Bodenfruchtbarkeit: lebenswichtig für Landwirtschaft und Gesellschaft

02_Hauptbild Titelstory Carole Parodi_web
Sokrat Sinaj leitet die Forschung zur Düngung von landwirtschaftlichen Kulturen.

Wodurch zeichnet sich ein fruchtbarer Boden aus? Wie lässt sich die Fruchtbarkeit erhalten und erhöhen? Drei Forschungsgruppen von Agroscope nehmen Böden unter die Lupe und entwickeln produktive landwirtschaftliche Methoden, welche die Bodenfruchtbarkeit begünstigen.

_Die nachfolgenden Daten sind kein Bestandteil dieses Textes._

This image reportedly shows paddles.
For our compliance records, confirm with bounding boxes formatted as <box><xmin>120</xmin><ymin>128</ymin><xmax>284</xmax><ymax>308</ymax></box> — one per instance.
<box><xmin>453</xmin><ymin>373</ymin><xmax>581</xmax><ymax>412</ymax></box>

Gemüse, Früchte, Getreide, Fleisch, Trinkwasser – 95 % unserer Lebensmittel stammen aus dem Boden. Doch dieser ist nicht nur eine lebenswichtige Ressource für die Landwirtschaft, sondern für unseren ganzen Planeten: Er bietet Pflanzen ein Reservoir von Nährstoffen, gewährt Lebensraum für einen Viertel aller lebenden Arten (Biodiversität), trägt unter anderem mit dem Kohlenstoff-, Stickstoff- und Wasserkreislauf zum Funktionieren von Ökosystemen bei, dient als Filter und Speicher für Wasser und bindet grosse Mengen von Kohlenstoff aus der Atmosphäre (Treibhausgas).

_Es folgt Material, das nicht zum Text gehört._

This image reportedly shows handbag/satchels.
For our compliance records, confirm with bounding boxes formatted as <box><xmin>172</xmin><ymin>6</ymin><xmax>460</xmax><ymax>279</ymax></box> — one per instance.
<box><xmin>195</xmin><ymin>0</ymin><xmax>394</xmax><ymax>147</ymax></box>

In einem Land wie der Schweiz sind landwirtschaftlich nutzbare Böden eine sehr knappe Ressource.

Deshalb ist es wichtig, dass die Landwirtschaft und die Gesellschaft wissen, wie Böden funktionieren und was ihre Fruchtbarkeit fördert.

Genau dieses Ziel hat Agroscope vor Augen, insbesondere mit Forschungsarbeiten in Form von Langzeitversuchen auf Ackerparzellen an den Standorten Changins und Reckenholz sowie mit innovativen Ansätzen hauptsächlich zum Mikrobiom des Bodens.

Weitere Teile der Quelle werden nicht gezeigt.